Items from a data source
───
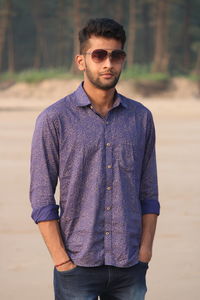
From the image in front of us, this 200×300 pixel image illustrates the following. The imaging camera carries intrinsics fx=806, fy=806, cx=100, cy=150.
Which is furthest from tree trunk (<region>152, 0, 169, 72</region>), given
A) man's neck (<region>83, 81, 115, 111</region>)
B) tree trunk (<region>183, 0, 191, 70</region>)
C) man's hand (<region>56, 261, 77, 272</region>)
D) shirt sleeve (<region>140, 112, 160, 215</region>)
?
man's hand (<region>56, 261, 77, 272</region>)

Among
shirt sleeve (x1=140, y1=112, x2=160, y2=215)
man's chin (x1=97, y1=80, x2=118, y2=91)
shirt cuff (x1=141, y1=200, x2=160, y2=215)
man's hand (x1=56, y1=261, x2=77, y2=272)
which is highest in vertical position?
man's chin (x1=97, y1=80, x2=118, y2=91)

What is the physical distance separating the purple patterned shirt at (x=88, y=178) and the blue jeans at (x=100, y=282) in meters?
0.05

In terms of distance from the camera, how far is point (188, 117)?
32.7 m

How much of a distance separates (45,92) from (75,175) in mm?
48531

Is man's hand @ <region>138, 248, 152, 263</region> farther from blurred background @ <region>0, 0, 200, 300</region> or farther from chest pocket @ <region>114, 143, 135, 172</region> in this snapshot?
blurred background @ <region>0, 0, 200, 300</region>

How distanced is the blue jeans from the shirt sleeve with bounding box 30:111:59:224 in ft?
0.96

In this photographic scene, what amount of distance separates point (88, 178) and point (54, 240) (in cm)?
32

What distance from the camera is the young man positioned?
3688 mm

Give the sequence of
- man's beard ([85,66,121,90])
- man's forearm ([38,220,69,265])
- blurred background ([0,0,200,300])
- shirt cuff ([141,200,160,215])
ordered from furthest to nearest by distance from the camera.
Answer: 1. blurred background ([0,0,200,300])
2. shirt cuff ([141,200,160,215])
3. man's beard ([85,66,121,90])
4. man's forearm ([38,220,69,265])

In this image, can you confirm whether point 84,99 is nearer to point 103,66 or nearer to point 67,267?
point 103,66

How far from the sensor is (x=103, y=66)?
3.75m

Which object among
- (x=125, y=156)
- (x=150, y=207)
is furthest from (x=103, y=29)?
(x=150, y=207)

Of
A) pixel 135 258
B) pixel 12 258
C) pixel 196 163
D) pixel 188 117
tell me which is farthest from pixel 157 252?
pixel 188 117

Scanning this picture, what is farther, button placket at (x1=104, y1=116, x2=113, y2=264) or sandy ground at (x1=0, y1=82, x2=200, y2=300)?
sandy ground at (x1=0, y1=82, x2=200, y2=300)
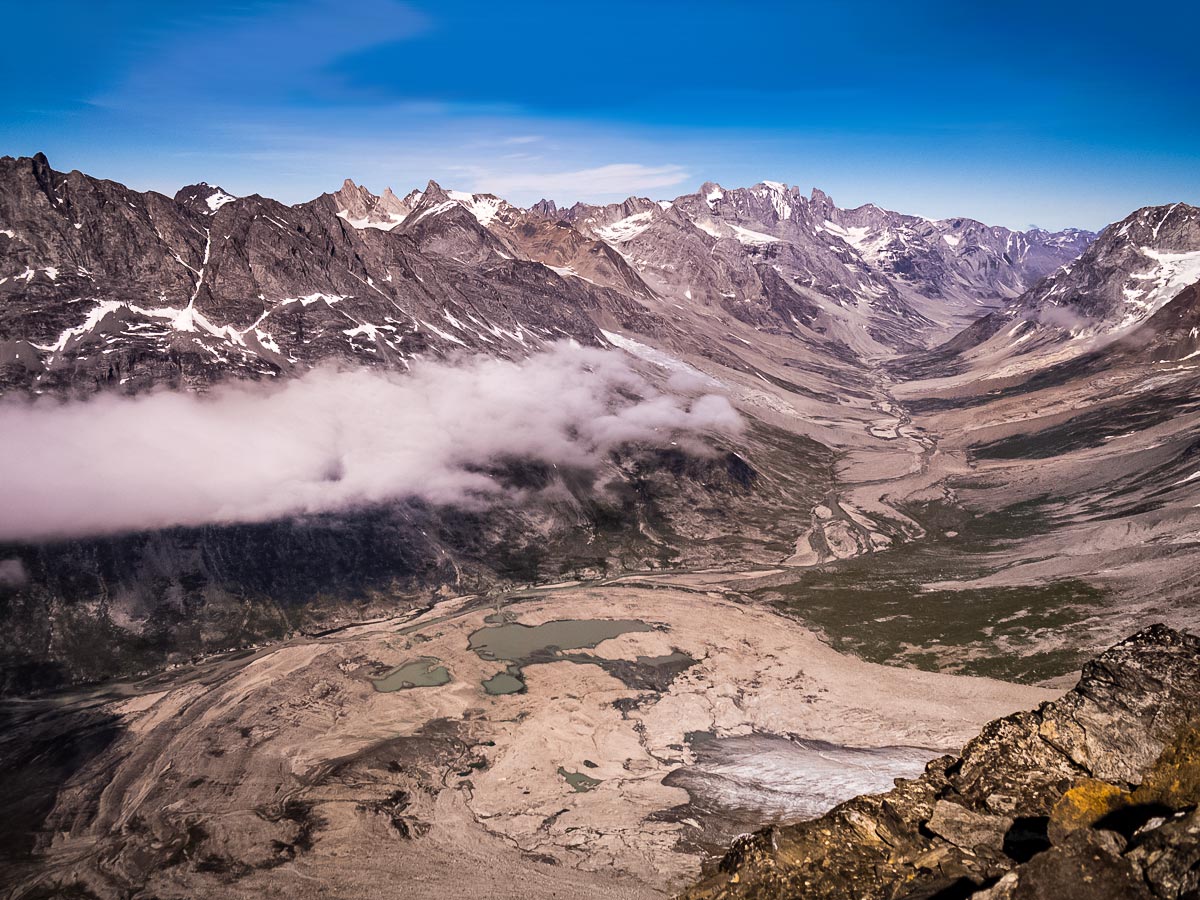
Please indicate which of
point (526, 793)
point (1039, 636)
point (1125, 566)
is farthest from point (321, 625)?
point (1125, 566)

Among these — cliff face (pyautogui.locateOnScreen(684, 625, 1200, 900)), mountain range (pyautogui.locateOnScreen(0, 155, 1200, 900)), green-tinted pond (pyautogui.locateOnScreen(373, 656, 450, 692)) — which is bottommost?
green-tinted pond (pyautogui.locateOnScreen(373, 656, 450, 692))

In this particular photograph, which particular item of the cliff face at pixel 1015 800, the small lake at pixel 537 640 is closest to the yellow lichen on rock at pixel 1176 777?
───
▸ **STATED TASK**: Copy out the records word for word, from the line containing "In this image, can" through the end of the records, including both ends. Leave the pictures out of your copy.

▸ **WRITTEN ANSWER**:
In this image, can you confirm whether point 84,99 is nearer to point 103,66 or nearer to point 67,267?
point 103,66

How far from the sensor is (x=103, y=66)?
3.75m

Which object among
- (x=125, y=156)
- (x=150, y=207)
is furthest from (x=103, y=29)?
(x=150, y=207)

Of
A) pixel 135 258
B) pixel 12 258
C) pixel 196 163
D) pixel 188 117
tell me which is farthest from pixel 157 252?
pixel 188 117

Scanning this picture, what is farther, button placket at (x1=104, y1=116, x2=113, y2=264) or sandy ground at (x1=0, y1=82, x2=200, y2=300)?
sandy ground at (x1=0, y1=82, x2=200, y2=300)
Please indicate which of
point (526, 793)
point (1039, 636)
point (1125, 566)
is farthest from point (321, 625)?
point (1125, 566)

Among these — cliff face (pyautogui.locateOnScreen(684, 625, 1200, 900)), mountain range (pyautogui.locateOnScreen(0, 155, 1200, 900)), green-tinted pond (pyautogui.locateOnScreen(373, 656, 450, 692)) — which is bottommost?
green-tinted pond (pyautogui.locateOnScreen(373, 656, 450, 692))

In this particular photograph, which particular item of the cliff face at pixel 1015 800, the small lake at pixel 537 640 is closest to the yellow lichen on rock at pixel 1176 777?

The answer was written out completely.